A l’initiative de plusieurs institutions romandes: Eben-Hézer(Lausanne), l’Espérance (Etoy), la FOVAHM (Valais) et la Fondation Clair Blois (Genève), une enquête a été réalisée par Martine Rouiller, puis produite à l’imprimerie des Maisons des Chavannes, sous la forme d’un coffret qui regroupe des fiches de présentation des œuvres et des artistes.

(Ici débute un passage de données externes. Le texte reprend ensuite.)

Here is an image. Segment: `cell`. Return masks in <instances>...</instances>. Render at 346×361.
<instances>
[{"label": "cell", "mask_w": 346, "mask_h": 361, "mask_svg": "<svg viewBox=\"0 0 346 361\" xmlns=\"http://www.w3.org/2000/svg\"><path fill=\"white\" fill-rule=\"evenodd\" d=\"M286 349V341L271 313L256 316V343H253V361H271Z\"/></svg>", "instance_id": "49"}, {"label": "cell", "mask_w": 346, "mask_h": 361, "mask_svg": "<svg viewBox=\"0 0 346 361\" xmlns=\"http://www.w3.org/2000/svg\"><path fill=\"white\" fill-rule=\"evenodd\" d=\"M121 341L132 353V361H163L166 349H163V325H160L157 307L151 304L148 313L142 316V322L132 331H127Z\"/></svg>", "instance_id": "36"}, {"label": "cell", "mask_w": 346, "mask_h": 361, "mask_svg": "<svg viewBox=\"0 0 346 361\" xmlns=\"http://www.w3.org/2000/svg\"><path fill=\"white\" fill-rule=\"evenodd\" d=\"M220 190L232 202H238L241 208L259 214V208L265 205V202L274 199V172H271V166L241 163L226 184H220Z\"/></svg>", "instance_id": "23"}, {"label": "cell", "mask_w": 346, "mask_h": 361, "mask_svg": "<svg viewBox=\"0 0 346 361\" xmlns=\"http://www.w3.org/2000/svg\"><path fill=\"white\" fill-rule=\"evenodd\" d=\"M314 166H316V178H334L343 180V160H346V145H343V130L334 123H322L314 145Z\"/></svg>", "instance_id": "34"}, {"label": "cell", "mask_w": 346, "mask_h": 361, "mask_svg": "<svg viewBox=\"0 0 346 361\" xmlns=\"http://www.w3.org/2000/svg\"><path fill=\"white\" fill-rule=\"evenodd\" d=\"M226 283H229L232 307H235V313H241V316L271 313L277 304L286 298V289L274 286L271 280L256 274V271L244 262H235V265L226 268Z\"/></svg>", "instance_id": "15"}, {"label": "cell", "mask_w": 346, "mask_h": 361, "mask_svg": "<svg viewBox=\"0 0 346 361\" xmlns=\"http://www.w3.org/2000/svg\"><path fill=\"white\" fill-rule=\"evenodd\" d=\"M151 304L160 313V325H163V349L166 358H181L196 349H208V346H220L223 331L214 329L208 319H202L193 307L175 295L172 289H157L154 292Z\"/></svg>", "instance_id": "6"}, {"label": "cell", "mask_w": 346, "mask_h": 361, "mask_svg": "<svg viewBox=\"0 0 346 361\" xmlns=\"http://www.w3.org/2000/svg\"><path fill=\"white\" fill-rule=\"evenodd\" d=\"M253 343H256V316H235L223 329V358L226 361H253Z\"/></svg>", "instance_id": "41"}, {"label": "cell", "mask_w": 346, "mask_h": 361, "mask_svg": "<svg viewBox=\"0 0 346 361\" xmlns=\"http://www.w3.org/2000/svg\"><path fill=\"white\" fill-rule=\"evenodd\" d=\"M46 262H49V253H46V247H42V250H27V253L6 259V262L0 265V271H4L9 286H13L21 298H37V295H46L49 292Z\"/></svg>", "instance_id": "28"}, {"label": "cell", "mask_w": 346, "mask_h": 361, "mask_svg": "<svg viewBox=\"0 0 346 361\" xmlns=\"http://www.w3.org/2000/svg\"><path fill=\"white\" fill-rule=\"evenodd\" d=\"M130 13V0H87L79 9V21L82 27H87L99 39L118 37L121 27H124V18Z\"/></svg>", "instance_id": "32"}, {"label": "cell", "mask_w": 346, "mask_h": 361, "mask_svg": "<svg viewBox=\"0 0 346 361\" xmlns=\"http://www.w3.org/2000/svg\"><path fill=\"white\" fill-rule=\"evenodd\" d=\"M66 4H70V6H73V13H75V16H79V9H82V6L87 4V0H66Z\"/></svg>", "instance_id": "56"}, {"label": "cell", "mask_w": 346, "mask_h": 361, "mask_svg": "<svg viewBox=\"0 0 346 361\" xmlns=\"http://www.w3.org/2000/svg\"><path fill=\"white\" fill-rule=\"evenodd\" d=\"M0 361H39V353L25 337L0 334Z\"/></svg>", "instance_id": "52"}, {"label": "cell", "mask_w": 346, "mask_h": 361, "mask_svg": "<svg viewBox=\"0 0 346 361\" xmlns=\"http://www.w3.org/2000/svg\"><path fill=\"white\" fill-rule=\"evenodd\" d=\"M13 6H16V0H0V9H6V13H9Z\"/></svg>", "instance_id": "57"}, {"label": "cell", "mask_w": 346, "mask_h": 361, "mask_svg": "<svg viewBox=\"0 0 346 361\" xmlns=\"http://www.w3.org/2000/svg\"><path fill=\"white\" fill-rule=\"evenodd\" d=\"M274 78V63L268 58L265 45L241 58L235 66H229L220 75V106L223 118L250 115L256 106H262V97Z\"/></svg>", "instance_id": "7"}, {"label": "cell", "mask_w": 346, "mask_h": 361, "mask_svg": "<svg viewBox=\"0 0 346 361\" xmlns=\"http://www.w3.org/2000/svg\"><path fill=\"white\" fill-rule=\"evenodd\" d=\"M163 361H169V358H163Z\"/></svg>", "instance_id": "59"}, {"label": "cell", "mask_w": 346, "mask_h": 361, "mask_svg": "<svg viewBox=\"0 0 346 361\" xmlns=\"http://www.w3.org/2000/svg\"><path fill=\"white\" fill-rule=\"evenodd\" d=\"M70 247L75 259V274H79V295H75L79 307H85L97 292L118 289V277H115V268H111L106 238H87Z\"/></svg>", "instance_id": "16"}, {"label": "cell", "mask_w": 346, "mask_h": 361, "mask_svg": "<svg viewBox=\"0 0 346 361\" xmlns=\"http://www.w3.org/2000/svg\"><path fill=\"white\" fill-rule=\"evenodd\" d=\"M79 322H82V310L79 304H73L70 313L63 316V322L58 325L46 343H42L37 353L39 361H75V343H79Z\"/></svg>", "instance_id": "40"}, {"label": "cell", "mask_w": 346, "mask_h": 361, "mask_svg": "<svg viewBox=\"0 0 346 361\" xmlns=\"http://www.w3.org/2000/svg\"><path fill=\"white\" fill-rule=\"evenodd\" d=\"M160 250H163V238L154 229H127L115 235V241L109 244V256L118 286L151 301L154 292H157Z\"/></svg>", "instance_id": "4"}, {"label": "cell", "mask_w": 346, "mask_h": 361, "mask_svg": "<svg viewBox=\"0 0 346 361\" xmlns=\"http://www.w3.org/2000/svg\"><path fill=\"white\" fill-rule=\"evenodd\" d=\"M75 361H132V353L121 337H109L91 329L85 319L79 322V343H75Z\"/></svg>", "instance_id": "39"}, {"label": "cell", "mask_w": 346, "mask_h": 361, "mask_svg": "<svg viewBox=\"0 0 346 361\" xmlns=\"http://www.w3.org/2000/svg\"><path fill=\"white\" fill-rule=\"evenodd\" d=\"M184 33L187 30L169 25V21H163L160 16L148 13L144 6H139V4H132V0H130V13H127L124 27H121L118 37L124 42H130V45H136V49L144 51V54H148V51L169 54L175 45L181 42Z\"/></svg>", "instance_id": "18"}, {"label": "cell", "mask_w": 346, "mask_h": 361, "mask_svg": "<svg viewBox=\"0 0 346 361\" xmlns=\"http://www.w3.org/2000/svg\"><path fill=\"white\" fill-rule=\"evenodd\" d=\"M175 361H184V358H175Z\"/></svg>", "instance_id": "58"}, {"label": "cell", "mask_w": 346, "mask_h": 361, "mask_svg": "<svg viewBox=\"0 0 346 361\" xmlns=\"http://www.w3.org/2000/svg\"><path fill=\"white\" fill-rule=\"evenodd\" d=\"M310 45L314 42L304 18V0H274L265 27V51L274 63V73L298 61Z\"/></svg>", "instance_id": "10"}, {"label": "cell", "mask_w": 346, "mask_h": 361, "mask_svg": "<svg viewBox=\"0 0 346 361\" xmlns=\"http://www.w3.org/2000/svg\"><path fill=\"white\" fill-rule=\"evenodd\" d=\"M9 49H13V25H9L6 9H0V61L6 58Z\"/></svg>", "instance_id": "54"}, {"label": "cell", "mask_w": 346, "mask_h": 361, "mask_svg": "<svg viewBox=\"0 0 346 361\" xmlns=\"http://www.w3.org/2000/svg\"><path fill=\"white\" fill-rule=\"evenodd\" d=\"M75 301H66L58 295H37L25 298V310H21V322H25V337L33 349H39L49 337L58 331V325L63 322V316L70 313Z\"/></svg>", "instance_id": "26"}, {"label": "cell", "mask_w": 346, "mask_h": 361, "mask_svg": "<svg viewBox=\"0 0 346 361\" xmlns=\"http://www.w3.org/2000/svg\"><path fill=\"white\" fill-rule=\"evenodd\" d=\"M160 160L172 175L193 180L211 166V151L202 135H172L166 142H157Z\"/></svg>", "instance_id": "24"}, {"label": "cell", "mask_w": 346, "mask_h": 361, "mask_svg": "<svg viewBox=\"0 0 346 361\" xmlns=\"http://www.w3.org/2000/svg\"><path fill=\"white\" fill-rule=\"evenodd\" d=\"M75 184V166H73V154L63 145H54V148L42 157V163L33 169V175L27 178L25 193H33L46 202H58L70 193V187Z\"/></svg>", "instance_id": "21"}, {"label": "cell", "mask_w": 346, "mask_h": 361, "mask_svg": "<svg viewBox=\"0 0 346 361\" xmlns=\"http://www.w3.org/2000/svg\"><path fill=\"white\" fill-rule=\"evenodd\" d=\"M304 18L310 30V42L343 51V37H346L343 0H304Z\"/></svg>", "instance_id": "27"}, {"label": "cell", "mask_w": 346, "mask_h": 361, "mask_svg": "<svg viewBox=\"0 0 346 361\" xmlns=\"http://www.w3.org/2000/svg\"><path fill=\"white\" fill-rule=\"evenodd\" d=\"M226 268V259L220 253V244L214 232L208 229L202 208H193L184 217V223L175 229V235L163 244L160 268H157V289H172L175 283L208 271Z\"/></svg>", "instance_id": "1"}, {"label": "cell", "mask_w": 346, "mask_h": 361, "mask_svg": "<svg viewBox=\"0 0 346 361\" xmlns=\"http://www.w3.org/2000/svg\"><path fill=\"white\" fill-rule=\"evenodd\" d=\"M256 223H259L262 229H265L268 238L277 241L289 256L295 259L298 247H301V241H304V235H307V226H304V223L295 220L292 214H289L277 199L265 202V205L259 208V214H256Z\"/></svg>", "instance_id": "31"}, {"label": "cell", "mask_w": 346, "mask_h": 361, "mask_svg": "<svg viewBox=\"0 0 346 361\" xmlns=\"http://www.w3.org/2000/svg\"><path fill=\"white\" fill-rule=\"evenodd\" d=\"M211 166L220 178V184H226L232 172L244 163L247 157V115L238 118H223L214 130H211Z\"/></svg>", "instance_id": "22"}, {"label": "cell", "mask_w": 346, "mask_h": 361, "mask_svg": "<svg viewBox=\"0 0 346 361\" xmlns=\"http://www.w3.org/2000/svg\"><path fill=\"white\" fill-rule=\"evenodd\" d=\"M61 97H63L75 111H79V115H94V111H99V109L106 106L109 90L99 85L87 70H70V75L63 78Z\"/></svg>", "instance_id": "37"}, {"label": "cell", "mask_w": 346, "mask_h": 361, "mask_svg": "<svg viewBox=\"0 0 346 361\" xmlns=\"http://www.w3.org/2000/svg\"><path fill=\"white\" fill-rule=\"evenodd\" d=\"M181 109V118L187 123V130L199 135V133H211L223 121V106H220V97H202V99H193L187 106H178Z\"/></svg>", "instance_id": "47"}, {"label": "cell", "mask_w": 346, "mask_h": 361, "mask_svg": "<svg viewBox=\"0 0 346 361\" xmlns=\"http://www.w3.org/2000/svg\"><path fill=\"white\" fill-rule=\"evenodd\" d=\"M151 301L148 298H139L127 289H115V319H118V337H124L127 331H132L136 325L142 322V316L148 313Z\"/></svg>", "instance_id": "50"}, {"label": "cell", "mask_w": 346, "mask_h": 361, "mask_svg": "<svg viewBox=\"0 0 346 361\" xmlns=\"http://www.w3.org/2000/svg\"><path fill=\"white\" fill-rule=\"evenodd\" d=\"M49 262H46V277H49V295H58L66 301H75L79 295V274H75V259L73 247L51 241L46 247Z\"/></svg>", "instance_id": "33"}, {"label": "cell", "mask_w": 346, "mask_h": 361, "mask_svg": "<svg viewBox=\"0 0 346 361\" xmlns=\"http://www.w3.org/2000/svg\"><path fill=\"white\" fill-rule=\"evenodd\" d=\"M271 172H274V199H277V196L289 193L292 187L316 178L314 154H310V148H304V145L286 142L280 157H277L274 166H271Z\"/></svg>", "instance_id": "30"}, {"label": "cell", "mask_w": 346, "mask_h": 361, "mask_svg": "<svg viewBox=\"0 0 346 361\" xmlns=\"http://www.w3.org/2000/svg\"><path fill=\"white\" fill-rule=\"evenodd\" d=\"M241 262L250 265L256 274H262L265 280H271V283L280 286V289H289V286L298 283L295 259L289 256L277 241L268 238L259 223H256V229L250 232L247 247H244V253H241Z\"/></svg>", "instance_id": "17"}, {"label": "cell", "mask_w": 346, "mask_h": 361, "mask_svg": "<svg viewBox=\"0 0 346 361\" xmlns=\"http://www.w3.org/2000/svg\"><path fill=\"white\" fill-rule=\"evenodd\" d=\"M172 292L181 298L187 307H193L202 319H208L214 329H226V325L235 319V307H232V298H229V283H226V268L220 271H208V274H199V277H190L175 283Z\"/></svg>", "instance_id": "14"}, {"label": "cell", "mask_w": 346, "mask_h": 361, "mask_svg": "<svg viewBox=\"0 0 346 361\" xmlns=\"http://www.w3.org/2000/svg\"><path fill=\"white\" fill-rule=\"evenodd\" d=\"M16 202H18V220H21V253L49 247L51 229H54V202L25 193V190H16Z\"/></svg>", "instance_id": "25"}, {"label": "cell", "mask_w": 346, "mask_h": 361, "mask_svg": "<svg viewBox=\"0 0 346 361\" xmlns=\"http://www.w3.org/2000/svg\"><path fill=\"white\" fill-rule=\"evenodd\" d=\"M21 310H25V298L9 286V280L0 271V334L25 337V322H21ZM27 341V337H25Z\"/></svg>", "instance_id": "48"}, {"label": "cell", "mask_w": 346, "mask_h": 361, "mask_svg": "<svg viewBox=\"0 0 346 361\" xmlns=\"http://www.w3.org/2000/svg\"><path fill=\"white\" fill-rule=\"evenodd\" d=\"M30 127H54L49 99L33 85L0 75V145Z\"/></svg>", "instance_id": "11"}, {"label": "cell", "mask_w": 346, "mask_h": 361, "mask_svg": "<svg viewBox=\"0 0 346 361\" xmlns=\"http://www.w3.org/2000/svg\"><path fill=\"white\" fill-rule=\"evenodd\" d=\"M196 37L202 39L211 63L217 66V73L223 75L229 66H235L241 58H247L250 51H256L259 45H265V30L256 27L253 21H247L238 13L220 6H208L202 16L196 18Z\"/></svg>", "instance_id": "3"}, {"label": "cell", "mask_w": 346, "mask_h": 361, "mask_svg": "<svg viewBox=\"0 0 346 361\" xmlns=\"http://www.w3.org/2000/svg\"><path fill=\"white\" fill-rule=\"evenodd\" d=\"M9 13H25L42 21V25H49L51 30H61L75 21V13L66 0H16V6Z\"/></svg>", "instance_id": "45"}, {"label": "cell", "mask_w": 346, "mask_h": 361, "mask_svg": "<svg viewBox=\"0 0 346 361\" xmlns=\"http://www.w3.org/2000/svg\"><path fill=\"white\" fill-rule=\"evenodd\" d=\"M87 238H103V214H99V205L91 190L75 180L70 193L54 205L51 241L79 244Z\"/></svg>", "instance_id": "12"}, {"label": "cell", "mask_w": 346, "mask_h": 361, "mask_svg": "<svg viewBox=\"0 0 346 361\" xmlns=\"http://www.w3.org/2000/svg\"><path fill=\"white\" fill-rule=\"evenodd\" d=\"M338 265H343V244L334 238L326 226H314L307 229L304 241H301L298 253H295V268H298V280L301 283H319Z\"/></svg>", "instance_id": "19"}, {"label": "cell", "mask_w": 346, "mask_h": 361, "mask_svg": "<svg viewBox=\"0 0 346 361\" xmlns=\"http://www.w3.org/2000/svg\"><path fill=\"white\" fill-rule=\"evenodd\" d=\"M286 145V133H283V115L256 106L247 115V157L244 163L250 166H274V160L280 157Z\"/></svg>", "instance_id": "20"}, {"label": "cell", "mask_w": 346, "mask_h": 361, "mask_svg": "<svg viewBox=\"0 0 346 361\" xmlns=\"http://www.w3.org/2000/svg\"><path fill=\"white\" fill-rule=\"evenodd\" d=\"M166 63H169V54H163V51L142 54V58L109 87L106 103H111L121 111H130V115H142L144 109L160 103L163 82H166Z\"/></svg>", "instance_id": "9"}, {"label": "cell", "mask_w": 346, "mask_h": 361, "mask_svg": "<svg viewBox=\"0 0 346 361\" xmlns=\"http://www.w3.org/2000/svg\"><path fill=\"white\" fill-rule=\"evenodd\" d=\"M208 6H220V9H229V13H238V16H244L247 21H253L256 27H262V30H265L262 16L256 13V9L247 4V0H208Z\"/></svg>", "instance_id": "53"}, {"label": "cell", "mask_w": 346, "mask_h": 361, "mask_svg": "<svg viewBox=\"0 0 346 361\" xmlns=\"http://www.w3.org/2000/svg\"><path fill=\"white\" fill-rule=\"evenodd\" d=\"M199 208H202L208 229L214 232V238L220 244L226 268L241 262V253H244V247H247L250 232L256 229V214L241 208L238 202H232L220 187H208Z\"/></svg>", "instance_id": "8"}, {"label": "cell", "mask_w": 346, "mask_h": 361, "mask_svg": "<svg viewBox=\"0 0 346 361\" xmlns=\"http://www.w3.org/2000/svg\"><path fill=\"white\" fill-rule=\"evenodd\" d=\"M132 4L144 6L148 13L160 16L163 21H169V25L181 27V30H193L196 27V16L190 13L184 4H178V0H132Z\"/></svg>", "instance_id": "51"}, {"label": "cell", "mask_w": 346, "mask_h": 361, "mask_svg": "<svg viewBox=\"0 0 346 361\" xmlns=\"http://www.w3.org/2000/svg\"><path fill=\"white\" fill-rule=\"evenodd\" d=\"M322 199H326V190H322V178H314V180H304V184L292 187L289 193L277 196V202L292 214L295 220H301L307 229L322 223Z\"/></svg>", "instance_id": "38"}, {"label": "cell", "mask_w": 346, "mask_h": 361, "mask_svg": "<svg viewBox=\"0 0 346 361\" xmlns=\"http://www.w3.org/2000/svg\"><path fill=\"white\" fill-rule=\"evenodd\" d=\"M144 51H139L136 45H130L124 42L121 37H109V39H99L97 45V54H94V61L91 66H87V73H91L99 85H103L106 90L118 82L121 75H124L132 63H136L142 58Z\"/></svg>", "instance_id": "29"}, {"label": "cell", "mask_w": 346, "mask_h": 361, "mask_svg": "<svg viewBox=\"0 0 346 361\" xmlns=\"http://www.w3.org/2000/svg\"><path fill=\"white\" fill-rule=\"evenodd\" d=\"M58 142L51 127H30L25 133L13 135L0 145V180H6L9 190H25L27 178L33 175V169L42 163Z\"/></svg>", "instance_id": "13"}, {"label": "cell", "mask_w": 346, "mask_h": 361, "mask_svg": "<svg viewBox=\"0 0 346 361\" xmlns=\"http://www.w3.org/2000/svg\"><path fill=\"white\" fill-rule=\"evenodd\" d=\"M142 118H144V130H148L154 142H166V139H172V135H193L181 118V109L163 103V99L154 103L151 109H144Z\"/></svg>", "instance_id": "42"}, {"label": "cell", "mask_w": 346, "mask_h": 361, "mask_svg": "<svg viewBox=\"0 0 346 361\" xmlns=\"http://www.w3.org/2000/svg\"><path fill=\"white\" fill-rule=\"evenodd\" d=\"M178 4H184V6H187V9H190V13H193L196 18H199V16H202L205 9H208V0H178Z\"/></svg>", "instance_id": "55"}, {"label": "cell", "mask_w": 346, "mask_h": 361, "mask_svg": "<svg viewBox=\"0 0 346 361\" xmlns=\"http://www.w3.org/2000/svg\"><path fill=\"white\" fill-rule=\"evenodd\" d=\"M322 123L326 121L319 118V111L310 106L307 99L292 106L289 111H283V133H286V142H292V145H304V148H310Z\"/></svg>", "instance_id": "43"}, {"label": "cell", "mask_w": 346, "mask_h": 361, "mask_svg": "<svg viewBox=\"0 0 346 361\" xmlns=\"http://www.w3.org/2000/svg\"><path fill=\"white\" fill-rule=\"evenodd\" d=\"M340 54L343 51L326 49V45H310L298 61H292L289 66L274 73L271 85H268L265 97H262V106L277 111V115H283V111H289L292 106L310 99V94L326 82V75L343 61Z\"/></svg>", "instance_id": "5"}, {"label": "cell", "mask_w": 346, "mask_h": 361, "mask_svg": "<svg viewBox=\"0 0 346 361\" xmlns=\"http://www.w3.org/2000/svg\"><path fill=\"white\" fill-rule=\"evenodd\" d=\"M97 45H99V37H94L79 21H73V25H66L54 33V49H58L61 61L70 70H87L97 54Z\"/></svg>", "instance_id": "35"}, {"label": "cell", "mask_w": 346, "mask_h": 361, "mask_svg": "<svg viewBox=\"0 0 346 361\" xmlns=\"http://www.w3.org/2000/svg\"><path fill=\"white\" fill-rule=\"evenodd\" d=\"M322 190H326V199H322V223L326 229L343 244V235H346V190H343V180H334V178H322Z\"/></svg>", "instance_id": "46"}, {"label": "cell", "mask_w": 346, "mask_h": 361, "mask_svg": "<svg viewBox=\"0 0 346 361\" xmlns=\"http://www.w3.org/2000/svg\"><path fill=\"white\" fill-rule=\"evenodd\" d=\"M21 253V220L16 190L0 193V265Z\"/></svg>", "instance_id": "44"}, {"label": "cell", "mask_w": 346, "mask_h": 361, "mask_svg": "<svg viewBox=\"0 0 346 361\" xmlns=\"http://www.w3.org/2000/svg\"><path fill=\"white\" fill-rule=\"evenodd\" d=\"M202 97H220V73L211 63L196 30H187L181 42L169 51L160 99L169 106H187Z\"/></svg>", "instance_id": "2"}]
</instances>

L’expérience de la FOVAHM rapportée en atelier mérite d’être soulignée pour sa grande cohérence. La Fondation avait pour objectif de créer un atelier artistique, aussi a-t-elle ouvert le projet sous la forme d’un concours. Chaque résident a ainsi pu soumettre un portfolio et a été retenu en fonction de la qualité de ses productions et de sa motivation pour constituer l’équipe de St-Maurice. Dans le coffret, l’atelier ne se présente pas en tant que tel, mais les portraits des artistes qui l’occupent s’articulent autour des œuvres qui définissent leur style. Une opportunité de choix enfin, dans la possibilité d’exposer à la Fondation Gianadda l’été prochain, a été réservée à un artiste spécialement sélectionné pour l’événement. Le risque était de tenter de placer l’ensemble, ce qui aurait moins été une reconnaissance du parcours artistique que du handicap. Ce qui a fait dire au directeur de la Fondation, Jean-Marc Dupont, à propos du coffret Mir’arts: «Des galeries devraient faire leur choix sur la base du recto des fiches!», autrement dit sur la seule présentation des œuvres et pas sur le fait que celles-ci ont été réalisées par une personne en situation de handicap...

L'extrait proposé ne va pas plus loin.